Translation:DujDaq tera' wIcheghlI'.
In Klingon, when you chegh a thing, you're returning to that thing. It doesn't matter whether English uses a to or not, the object of chegh is the location the subject returns to.
Strictly speaking, you ARE allowed to put the locative suffix on the object of a verb like this. Klingons consider it overkill. Said this way, the sentence would be DujDaq tera'Daq wIcheghlI'. Notice the prefix wI- means tera'Daq is still the object of the verb. Without an object, the destination of such a verb remains unstated, no matter how many locative nouns you have dangling at the front.
-vaD is not appropriate here. You're not returning for the benefit of Earth, and Earth isn't receiving the result of your returning as an indirect object.

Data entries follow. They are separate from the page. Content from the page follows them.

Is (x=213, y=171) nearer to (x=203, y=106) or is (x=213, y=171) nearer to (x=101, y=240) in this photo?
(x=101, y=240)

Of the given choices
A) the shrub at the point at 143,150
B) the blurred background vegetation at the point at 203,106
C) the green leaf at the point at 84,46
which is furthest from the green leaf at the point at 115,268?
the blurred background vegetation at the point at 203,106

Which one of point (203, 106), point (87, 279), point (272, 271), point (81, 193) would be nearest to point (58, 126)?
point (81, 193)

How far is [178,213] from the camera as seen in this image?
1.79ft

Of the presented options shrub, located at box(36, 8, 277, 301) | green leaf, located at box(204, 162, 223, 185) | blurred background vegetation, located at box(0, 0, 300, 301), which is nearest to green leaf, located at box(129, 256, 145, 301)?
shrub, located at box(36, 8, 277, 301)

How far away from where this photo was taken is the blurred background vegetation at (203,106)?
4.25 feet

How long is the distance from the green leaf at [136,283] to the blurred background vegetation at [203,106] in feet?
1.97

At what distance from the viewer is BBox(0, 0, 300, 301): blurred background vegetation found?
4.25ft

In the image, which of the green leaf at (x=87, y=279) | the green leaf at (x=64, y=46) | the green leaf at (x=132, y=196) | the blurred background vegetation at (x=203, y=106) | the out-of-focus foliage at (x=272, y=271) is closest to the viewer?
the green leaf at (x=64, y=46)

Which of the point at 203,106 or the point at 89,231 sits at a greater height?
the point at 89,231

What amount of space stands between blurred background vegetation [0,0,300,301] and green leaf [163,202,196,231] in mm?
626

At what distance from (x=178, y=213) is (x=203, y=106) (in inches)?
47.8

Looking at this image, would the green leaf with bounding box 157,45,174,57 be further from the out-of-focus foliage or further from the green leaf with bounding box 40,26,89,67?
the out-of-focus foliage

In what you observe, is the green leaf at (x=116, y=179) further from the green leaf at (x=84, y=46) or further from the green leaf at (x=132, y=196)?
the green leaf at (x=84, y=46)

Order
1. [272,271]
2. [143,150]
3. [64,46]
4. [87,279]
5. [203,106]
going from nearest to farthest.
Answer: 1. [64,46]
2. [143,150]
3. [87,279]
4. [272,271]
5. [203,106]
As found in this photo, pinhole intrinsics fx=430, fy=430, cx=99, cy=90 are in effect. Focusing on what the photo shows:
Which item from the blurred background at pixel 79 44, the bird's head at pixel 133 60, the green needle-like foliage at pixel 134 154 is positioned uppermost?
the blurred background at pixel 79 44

Notwithstanding the use of the word on, I wonder about using the locative -Daq in this sentence. The on here is being used more instrumentally than locatively. Query whether something like tera' wIcheghmeH Duj wIlIghtaH/wIlo'taH ("To return to Earth, we are riding/using a ship") would convey the sentence more accurately.
The usage is correct. For verbs who give their objects an inherent locative sense, any other locative you put in the sentence can't refer to what the object refers to. Okrand specifically addresses this with verbs of motion. If you say yuQ vIjaH, it means you go to the planet, but if you say yuQDaq jIjaH, it means you are on the planet as you go (somewhere).
chegh is a verb of motion, with a locative object, so it follows the same rules. tera' wIcheghlI' We are returning to Earth. A non-object locative on chegh refers to the place that the returning is taking place, not the destination of the returning. DujDaq tera' wIcheghlI' We are returning to Earth on the ship. The act of returning happens on board a ship.
So the sentence literally means something like We are aboard the ship as it makes its way back to Earth. Earth is our destination; the ship is where we do the returning.
Interesting...in languages that have both instrumental and locative cases (like Polish), I think you would use the instrumental, not the locative, to say "I am returning to such-and-such a place on such-and-such a mode of transport".
Compare (courtesy of Google Translate) "I am on the train" ("Jestem w pociągu" -- locative form of "train") with "I am returning to Warsaw on the train" ("Wracam pociągiem do Warszawy." -- instrumental form of "train").
Anyway...obviously Klingon is not Polish, and Klingon does not have an instrumental noun suffix. I don't question that -Daq is correct in the sentence, but it illustrates that -Daq can communicate not just where something happens, but also how.